Who it suits and who it does not
The space works well for lunch crowds who value ingredient transparency and do not need to linger over a multi-course meal. It suits diners interested in food craft—seeing how salt, time, and technique transform simple proteins—without the formality of a full-service restaurant. It does not suit large groups, since seating is limited and ordering happens at a counter. It does not work for someone seeking a quick five-minute transaction; building and plating each sandwich takes time by design. It suits takeout eaters well.
What the first visit involves
Order at the counter. The staff will walk you through current proteins and bread options; ask what came out of production recently if you want the freshest components. Pay and move to a small pickup area. Sandwiches are plated and handed over wrapped. If eating in, find a seat at one of the few small tables. Most visitors spend 10 to 15 minutes total from order to eating. Takeout is the norm; outdoor seating is minimal.

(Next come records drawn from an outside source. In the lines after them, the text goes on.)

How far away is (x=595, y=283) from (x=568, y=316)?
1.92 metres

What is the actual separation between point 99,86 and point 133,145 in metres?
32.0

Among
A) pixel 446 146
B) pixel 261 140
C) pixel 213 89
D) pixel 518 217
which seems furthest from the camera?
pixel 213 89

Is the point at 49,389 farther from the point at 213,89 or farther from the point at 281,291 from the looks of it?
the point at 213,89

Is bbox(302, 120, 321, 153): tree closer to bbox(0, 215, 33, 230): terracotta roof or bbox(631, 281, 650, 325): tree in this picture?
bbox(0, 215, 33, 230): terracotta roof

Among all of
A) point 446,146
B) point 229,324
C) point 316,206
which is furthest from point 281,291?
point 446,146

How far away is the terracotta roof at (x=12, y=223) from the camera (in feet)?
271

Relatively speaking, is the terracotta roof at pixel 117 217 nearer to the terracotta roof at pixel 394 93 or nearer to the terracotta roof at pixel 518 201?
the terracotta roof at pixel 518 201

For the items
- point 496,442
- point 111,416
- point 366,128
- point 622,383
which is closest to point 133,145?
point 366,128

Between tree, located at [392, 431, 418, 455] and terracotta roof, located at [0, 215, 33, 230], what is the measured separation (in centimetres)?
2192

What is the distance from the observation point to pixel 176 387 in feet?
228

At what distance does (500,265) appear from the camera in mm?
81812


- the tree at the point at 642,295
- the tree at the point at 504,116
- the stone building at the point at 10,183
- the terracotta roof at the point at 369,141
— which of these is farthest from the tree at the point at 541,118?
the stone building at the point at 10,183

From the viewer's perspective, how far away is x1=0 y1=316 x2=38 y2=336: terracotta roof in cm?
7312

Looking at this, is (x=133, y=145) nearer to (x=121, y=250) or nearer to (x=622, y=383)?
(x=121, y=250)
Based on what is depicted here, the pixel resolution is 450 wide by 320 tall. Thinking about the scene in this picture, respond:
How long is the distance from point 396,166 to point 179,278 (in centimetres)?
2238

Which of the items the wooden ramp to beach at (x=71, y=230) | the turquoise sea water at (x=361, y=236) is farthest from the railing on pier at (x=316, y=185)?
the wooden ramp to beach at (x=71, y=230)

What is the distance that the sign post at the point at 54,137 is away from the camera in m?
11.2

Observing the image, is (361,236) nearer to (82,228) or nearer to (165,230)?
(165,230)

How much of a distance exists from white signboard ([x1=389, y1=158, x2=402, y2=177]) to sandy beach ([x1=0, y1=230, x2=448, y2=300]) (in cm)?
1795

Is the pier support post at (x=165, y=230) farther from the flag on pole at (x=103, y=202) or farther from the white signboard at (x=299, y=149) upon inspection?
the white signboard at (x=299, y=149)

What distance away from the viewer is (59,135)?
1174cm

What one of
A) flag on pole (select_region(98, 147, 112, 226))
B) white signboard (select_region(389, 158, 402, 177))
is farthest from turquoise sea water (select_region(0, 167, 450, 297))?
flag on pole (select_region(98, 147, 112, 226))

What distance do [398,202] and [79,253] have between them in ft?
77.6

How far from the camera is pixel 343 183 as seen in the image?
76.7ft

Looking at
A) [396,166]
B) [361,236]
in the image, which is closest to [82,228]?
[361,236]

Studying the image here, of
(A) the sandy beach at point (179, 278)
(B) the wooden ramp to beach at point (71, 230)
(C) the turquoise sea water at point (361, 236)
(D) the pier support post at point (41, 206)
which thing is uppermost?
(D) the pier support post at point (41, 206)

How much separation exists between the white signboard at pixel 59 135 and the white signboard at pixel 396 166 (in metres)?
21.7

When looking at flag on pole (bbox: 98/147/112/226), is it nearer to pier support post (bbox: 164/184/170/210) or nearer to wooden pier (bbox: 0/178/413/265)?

Hours, parking, and logistics
Full On operates for lunch and dinner most days, though specific hours vary seasonally; confirm before a visit. Street parking is available in the surrounding neighborhood but can be tight during lunch rush. The space is compact and not wheelchair-accessible beyond the entry. It is located in Baltimore proper within walking distance of other food businesses, making it a good addition to a food-focused afternoon rather than a destination in isolation.
Full On earns its place in Baltimore because it demonstrates how a single category—the sandwich—can become a vehicle for skilled ingredient work rather than efficient assembly. For diners accustomed to sandwich shops as time-fillers, it reframes the category as cooking.